Dwight Gradin, Mission Training International (http://www.mti.org/)

If you see language learning as an academic course of study, you will approach it that way. Some people have only one model, one way to engage any intense learning experience: “Hit the books; study like mad; cram at the last minute.”

Hopefully, the following will give you a better way to look at language and language learning. Ponder the significance of each statement. It should influence your thinking in a certain way.

First a couple important distinctions before getting into the statements:

First-versus-second (or child-versus-adult) language learning. Obviously, you cannot learn another language like you learned your first one because ‘the slate is no longer clean’. You have already gone through the process and have ‘locked in’ to basically one linguistic pattern. (Note: When little children enter another language, they are still in their first language learning stage and so take in the next language as part of that developmental process. In fact, some children treat it all as one language; they just talk differently, depending on the person they’re talking to.)

Language acquisition-versus-language learning. Technically, acquisition happens without conscious effort and learning happens by conscious effort (and hard study). Little children get their language(s) mostly by acquisition. Adults try to learn language by hard study with much effort. However, as necessary as study is, adults can get much of a new language via acquisition if it is structured properly, as we shall see.
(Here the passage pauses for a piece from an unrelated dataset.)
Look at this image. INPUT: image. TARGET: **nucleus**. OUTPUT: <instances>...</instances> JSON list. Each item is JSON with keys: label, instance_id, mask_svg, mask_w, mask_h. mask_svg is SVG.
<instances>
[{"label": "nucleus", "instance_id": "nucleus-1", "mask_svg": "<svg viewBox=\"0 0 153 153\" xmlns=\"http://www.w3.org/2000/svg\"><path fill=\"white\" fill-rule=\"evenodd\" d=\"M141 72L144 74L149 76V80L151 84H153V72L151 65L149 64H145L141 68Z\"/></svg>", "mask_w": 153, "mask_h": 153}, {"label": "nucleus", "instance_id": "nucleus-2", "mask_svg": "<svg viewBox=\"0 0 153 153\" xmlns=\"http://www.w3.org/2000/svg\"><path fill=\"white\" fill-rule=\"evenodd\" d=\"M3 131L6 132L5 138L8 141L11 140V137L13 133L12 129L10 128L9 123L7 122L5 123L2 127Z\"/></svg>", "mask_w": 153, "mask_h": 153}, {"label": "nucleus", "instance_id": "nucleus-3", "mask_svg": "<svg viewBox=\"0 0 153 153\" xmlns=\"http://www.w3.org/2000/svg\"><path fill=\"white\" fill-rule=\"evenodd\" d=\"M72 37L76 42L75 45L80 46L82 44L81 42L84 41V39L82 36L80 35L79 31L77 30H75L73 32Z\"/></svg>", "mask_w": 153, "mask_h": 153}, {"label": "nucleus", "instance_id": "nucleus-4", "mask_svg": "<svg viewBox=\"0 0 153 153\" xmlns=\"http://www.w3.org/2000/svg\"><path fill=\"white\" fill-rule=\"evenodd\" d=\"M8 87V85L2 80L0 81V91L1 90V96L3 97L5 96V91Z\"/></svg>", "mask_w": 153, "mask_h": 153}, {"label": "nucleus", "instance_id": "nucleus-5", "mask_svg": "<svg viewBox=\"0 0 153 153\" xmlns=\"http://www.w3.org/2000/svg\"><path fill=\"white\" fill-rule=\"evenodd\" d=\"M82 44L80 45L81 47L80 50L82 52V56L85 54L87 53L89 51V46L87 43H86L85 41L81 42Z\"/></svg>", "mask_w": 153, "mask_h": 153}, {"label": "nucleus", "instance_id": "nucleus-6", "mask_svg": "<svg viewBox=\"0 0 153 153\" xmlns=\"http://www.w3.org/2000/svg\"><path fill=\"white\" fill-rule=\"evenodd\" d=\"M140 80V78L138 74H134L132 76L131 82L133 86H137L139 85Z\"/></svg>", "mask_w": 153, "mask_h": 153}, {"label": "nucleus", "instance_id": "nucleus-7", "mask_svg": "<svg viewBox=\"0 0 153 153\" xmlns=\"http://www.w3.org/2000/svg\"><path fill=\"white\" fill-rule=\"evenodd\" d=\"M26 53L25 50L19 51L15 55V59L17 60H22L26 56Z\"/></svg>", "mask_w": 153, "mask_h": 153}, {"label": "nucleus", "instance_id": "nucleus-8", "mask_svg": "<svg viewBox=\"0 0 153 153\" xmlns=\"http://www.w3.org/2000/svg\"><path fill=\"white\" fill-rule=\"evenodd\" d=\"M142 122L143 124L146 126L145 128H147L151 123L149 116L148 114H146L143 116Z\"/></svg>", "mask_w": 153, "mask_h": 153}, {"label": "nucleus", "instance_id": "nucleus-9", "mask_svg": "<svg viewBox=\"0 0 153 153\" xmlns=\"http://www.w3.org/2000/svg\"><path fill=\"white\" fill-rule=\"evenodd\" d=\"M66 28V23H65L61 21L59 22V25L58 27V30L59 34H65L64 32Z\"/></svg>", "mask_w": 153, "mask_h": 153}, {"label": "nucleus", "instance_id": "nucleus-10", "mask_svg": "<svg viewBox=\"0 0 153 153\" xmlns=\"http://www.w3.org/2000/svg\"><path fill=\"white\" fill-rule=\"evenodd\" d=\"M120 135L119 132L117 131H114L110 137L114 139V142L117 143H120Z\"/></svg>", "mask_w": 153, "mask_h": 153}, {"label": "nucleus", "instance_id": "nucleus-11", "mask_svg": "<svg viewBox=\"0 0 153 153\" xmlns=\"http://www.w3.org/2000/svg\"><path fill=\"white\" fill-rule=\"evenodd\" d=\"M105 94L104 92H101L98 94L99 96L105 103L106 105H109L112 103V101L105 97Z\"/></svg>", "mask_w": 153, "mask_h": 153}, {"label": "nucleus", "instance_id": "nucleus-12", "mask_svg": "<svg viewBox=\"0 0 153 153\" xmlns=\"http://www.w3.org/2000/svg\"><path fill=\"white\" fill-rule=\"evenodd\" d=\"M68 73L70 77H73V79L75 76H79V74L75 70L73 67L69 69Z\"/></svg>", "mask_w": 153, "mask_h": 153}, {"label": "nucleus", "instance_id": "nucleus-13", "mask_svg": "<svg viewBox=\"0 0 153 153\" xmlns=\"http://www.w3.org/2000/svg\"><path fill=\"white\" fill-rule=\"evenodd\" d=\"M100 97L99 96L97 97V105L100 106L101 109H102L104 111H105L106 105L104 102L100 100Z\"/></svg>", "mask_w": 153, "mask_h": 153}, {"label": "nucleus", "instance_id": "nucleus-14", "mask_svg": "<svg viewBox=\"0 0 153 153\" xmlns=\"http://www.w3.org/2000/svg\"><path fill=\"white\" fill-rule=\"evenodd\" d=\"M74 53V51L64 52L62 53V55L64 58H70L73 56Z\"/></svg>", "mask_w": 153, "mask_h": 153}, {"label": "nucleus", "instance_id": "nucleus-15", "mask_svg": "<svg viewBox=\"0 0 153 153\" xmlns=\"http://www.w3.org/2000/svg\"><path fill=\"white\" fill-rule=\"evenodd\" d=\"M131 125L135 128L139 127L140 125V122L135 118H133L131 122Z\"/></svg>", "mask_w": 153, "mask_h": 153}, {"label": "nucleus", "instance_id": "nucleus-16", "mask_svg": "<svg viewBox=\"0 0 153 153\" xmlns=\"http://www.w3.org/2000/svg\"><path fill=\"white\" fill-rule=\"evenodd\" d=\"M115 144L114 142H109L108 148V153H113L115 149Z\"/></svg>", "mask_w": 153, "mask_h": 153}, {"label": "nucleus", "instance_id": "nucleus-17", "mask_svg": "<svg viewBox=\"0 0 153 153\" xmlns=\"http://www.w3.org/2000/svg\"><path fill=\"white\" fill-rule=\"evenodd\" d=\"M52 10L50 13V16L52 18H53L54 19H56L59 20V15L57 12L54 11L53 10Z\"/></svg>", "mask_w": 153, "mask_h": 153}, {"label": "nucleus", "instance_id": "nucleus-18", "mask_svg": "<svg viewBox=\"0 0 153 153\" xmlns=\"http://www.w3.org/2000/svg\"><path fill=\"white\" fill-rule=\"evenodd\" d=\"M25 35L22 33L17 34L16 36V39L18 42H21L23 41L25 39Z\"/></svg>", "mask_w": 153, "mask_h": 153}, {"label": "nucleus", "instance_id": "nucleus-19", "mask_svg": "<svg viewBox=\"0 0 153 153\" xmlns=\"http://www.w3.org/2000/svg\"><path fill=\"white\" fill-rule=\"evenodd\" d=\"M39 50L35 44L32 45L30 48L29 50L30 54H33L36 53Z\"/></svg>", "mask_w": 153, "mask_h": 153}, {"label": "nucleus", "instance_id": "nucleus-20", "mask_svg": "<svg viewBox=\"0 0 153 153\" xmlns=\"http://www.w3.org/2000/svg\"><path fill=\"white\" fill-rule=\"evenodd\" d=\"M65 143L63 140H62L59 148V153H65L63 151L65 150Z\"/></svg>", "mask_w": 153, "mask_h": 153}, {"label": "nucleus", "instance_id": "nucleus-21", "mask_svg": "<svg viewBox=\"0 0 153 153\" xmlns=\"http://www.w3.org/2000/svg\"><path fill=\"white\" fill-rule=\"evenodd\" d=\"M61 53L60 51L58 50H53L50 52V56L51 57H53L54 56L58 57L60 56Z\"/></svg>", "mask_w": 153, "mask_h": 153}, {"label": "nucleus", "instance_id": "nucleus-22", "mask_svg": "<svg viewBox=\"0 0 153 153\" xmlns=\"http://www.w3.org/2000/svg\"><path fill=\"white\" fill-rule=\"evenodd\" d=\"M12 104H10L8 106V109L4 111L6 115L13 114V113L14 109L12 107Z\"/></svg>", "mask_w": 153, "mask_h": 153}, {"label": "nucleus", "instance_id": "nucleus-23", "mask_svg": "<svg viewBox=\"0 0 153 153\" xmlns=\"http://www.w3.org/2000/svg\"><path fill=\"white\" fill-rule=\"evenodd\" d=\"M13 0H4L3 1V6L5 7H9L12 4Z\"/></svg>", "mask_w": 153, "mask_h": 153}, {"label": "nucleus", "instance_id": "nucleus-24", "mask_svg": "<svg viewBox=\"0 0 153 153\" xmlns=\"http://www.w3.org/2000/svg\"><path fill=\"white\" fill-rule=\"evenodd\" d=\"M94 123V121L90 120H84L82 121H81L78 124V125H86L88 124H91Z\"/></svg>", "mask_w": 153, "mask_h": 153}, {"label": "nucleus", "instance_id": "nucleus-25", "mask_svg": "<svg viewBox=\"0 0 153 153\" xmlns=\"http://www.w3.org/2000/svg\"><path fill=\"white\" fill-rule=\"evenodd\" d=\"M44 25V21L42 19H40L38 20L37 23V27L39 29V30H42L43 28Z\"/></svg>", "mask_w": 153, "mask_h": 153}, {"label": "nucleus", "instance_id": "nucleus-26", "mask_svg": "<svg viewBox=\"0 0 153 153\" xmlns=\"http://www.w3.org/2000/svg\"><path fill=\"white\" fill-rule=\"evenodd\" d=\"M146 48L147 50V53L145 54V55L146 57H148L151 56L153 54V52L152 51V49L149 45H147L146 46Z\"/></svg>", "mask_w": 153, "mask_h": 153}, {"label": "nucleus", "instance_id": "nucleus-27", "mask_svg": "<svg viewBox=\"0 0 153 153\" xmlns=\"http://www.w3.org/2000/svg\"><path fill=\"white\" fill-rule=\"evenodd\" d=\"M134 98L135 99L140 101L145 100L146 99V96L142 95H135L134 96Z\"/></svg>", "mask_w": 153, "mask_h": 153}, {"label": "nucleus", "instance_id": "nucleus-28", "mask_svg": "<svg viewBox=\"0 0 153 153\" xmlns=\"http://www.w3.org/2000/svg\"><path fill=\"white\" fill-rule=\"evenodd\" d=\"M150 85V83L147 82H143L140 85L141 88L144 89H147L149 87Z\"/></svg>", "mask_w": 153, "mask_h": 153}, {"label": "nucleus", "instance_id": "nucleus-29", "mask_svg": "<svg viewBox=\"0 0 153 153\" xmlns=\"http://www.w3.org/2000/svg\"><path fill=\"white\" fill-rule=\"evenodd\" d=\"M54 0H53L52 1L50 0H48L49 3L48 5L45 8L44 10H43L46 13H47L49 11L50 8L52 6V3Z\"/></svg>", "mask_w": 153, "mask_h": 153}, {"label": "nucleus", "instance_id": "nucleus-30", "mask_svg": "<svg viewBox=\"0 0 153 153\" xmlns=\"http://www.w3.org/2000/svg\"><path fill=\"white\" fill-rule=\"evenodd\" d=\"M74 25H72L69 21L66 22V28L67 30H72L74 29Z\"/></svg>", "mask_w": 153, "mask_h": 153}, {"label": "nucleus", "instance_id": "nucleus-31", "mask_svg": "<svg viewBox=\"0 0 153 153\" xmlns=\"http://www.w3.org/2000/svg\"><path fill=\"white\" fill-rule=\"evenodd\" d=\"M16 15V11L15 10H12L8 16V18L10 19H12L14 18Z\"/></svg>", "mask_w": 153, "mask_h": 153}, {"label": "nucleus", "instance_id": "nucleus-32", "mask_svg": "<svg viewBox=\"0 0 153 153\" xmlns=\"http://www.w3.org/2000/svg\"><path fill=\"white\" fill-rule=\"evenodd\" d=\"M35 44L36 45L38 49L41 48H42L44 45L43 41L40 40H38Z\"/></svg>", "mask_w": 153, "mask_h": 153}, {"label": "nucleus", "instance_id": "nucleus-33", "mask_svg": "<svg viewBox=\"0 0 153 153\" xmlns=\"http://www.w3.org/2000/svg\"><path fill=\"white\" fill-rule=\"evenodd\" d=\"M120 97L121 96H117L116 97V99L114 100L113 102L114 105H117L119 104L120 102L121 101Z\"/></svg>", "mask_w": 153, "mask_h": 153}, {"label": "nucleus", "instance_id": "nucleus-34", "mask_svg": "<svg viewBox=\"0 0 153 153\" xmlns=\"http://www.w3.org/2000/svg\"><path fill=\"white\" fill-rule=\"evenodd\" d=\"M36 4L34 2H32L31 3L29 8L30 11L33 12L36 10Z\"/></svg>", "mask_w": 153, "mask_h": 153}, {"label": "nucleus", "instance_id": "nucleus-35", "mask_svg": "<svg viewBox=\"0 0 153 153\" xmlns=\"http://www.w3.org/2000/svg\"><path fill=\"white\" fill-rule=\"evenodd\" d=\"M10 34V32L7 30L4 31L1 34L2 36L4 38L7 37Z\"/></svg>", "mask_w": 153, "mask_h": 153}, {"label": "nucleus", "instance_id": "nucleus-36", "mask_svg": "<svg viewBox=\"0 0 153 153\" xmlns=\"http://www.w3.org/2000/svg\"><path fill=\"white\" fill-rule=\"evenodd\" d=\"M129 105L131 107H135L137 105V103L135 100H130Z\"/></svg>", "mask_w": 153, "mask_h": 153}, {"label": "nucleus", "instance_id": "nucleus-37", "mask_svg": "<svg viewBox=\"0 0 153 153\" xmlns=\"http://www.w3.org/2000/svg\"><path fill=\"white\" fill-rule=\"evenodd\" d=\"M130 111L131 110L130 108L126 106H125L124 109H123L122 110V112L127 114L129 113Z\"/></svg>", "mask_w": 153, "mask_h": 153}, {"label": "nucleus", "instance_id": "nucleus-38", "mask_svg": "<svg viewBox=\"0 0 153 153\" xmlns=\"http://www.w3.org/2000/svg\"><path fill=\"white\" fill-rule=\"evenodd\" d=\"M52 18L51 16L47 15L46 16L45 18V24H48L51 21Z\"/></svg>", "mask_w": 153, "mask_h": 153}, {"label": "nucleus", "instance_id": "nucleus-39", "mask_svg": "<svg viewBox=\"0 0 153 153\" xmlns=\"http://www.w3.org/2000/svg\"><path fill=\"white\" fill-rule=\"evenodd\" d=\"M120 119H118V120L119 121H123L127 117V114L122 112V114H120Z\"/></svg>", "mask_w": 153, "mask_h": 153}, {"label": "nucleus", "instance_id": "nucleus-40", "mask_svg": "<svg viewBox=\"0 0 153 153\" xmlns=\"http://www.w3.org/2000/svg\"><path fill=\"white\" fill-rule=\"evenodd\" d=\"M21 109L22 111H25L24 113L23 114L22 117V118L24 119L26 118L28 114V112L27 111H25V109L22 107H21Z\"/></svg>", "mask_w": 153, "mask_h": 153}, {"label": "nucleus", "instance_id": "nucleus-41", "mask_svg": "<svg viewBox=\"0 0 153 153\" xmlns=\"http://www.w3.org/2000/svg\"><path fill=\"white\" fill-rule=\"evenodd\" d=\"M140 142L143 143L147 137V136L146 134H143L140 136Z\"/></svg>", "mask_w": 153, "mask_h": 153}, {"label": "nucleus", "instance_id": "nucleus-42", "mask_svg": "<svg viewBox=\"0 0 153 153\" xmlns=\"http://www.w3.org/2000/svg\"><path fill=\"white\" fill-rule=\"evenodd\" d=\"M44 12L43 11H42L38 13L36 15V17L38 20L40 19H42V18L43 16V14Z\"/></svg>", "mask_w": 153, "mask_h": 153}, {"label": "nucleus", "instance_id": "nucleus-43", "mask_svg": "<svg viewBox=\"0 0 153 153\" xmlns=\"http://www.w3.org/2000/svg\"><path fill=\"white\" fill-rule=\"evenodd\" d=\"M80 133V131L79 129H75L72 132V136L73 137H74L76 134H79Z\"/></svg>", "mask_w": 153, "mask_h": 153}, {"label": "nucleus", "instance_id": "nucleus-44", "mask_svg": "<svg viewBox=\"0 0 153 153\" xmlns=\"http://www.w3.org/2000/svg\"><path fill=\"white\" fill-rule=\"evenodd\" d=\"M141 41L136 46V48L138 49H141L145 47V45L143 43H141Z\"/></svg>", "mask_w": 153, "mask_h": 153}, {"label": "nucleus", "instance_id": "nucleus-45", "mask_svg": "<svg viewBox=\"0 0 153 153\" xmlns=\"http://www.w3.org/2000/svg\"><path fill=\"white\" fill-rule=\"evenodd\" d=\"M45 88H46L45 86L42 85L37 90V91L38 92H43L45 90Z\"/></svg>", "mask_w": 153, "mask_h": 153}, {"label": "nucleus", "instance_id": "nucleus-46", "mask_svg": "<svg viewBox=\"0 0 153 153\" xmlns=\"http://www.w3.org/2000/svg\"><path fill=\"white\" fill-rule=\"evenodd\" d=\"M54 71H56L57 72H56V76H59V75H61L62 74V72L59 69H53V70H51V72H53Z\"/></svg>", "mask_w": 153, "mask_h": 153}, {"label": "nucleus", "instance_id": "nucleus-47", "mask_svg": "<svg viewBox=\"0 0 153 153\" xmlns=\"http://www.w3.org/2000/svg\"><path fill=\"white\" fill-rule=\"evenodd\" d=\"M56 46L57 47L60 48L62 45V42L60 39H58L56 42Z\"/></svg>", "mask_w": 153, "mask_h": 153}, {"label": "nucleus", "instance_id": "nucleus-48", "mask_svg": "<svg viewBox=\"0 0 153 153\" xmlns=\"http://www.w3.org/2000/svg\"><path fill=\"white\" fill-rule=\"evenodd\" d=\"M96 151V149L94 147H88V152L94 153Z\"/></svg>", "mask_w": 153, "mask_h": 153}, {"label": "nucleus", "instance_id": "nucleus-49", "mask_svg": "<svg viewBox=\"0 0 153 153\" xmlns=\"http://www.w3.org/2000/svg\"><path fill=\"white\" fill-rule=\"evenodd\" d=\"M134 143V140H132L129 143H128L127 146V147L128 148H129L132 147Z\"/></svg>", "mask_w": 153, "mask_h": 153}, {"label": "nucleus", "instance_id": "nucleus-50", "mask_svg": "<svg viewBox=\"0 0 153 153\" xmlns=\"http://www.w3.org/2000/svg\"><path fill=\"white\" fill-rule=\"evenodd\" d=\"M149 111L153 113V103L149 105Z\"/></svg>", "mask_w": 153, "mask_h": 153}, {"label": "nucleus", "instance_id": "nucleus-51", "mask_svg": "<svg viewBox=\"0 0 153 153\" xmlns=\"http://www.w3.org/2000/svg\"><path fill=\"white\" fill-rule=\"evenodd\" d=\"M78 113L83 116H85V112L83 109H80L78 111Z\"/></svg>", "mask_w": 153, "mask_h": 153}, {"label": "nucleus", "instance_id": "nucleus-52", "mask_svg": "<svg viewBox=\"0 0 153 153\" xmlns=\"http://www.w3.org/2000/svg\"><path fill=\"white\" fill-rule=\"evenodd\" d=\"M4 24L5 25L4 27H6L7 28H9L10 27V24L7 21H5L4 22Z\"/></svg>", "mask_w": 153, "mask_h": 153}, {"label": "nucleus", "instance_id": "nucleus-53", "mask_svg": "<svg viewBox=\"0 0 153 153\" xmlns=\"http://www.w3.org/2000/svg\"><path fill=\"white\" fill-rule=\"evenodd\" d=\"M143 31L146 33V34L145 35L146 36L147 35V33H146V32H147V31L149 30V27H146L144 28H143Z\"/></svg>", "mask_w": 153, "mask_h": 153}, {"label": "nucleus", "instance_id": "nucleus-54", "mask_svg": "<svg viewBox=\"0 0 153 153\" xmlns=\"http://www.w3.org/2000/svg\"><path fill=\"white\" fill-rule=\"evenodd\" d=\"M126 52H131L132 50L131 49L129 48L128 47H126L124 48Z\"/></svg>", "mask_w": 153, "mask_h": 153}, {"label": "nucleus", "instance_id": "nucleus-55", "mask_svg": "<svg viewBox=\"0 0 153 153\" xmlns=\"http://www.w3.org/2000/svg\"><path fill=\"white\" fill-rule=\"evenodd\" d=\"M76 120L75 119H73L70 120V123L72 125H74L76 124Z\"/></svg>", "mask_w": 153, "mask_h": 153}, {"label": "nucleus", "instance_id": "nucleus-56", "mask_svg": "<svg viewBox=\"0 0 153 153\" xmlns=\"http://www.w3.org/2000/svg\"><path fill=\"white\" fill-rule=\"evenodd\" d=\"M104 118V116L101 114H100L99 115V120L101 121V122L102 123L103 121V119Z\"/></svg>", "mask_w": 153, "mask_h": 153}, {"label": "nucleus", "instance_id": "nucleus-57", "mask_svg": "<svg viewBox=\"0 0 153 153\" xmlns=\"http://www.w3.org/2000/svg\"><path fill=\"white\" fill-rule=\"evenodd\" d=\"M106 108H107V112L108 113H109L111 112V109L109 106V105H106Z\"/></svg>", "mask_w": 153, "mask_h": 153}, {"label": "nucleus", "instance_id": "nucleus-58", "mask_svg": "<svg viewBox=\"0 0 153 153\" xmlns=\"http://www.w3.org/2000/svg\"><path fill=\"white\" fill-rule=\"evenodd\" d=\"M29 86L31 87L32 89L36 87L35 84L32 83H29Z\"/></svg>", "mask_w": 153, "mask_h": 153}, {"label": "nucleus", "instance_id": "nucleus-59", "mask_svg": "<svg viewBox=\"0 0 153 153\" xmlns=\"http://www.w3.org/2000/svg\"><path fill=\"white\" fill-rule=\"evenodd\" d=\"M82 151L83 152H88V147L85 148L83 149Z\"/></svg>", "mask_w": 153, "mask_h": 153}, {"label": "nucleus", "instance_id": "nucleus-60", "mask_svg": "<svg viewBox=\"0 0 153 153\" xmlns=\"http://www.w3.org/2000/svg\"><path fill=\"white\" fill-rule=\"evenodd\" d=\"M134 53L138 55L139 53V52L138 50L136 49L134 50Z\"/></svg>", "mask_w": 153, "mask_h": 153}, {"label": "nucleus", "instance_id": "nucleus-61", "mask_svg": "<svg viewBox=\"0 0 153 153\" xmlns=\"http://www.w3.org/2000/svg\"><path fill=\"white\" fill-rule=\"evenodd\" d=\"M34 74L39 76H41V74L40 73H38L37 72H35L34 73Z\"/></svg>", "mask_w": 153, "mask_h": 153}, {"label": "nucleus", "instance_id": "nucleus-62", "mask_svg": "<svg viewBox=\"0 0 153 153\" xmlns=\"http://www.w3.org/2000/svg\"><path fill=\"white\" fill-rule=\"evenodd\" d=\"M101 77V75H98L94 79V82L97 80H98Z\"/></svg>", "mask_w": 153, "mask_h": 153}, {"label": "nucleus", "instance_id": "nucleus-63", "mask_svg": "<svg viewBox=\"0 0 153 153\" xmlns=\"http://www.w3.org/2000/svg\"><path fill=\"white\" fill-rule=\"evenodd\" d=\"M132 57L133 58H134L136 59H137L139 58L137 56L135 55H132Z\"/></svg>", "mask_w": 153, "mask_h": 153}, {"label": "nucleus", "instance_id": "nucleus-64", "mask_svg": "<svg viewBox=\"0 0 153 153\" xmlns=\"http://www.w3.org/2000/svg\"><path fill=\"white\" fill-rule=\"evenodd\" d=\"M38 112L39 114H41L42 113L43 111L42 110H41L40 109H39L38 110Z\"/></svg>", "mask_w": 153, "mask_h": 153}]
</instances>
Summary of the 5 statements:

  1. Language is a human ability. You acquired your first one almost automatically. Understanding key elements of that first process will help in learning the next one. There is one element you should use and one you shouldn’t.
  2. Language is a personal production. You developed your own unique version of your native language. You will do the same thing this time. There’s good news and bad news about that.
  3. Language is a social activity, not an academic exercise. Language has one main purpose: to communicate. This tells us where the emphasis should be placed as you learn the new one.
  4. Language is a cultural expression. As you send and receive messages in your own language, the full meanings and assumptions are automatically there because you have had years of experience in it. This raises certain issues and pitfalls as you attempt to learn this new language.
  5. Language is a structured system. It has rules. As you acquired you mother tongue, you naturally assimilated the grammar rules. Some of that can happen this time as well.